Adventure Stories

Adventures in New England

Together in their 2007 Northstar 8.5 Arrow, Andy and Guinness Spedden seek adventure from Nova Scotia to New York City to the thrills of Dollywood.

Adventures in New England

We first met Andy and his “puppy dog” Guinness at the 2008 Mid-Atlantic Truck Camper Rally.  As a large German Shepherd, Guinness immediately commands your attention.  Andy has quite the presence himself, although his bark is somewhat less menacing.  It turns out both Guinness and Andy are quite the gentlemen.

Guinness ice cream

Andy loves talking about his Northstar and the many adventures he and Guinness have been on together.  Perhaps not since “Turner and Hooch” has there been a more adventurous dog and owner duo.


TCM: How did you find out about truck campers?

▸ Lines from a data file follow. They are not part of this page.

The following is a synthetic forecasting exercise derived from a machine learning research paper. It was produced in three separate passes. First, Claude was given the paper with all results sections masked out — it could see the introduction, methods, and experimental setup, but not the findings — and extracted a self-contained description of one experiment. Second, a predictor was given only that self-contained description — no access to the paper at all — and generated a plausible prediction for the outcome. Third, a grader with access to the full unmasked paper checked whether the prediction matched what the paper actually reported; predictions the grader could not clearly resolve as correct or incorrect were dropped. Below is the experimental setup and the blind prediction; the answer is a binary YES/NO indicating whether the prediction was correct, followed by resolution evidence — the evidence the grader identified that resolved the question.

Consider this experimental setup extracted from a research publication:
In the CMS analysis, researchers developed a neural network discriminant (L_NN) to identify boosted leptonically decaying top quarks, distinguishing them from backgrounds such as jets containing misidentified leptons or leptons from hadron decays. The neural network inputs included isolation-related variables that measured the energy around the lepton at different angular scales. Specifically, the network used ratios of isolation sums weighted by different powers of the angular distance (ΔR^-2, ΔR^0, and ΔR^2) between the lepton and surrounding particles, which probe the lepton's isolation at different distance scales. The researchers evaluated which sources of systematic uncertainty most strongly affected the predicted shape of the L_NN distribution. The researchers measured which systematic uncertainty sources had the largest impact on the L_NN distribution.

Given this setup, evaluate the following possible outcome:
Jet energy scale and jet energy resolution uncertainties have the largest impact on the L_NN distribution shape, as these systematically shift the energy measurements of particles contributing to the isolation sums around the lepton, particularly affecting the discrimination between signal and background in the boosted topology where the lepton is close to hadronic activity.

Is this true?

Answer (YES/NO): NO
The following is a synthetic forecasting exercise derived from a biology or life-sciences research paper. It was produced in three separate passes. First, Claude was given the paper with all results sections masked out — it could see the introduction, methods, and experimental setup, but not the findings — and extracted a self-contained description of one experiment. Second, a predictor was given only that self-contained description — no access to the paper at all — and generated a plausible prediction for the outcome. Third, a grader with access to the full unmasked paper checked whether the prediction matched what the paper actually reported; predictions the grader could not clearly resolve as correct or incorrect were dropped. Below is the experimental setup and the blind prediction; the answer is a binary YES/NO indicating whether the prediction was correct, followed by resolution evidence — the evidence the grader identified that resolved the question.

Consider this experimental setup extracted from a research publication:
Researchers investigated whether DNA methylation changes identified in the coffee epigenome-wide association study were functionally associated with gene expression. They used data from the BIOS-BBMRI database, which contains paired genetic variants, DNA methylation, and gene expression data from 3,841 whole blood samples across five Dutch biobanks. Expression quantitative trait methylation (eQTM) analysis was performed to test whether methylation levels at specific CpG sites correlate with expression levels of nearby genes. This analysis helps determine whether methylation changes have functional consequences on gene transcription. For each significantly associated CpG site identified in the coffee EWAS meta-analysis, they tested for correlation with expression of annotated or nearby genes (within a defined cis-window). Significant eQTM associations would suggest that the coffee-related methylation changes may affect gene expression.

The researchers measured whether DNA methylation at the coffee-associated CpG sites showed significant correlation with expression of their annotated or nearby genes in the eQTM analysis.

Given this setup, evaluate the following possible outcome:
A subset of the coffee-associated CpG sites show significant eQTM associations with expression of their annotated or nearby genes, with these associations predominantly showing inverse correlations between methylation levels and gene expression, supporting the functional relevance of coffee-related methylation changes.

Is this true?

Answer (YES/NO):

Andy: In the 80’s, I was an RV mechanic in Florida.  We did a lot of work on Jayco truck campers.  We also had Class As and pop-ups.  We worked on everything that came in the shop.  I have an analytical mind and I’m handy.

I inherited a 1972 Apollo Class A when my brother died.  It was on a Dodge 440 Chassis.  I had it for a couple of years.  I was probably lucky if I got three miles to the gallon.  At that point, it was twenty-two years old and things started going wrong.  The water heater went out.  The furnace didn’t always work.  When things really went south, I was in Thurmont, Maryland staying at a campground.  With the rent I owed the owner, I told him I’d give him my motorhome.

Golden Gate bridge and Northstar camper

That’s when I decided that I was going to a truck camper.  The greatest thing about a truck camper is that you can go anywhere with it.  I started looking in Delaware and I saw a Northstar at a dealer here.  I really liked the Northstar and the way it was built.  I already knew how nice truck campers were because I had worked on them as a mechanic.  One day I called Northstar and talked to Rex Willett, President of Northstar Campers.


TCM: How did you end up with Rex’s camper?

Andy: I started this idea of getting a dog, getting a truck camper, quitting work, and seeing the country.  I ended up finding a dog breeder in Illinois on the internet.  While I was there, I went see my nephew, Martin, in Chicago and then visited the Northstar factory in Iowa.

On the way out west, I checked on my new dog, Guinness.  The next day I went to Iowa and Rex welcomed me.  They are great people!  He let me talk to the guys and take photos.  Because I was an RV mechanic, they let me climb on the roofs and look at the designs.

I fell in love with the Northstar campers even more.  Rex and I sat down and built a camper.  I told him to let me sleep on it a night.  The next morning there was a camper sitting there.  He had used it for a show and used himself one time.  It had more than I wanted, but he made me a deal I couldn’t refuse.

Grandchildren and Guinness the dog

I left Rex and gave him a deposit for the camper.  I told him I would pick up the camper in a month.  I drove back to Chicago and did some sightseeing with my nephew, picked up my new German Shepherd puppy, and then flew back home out of O’Hare airport.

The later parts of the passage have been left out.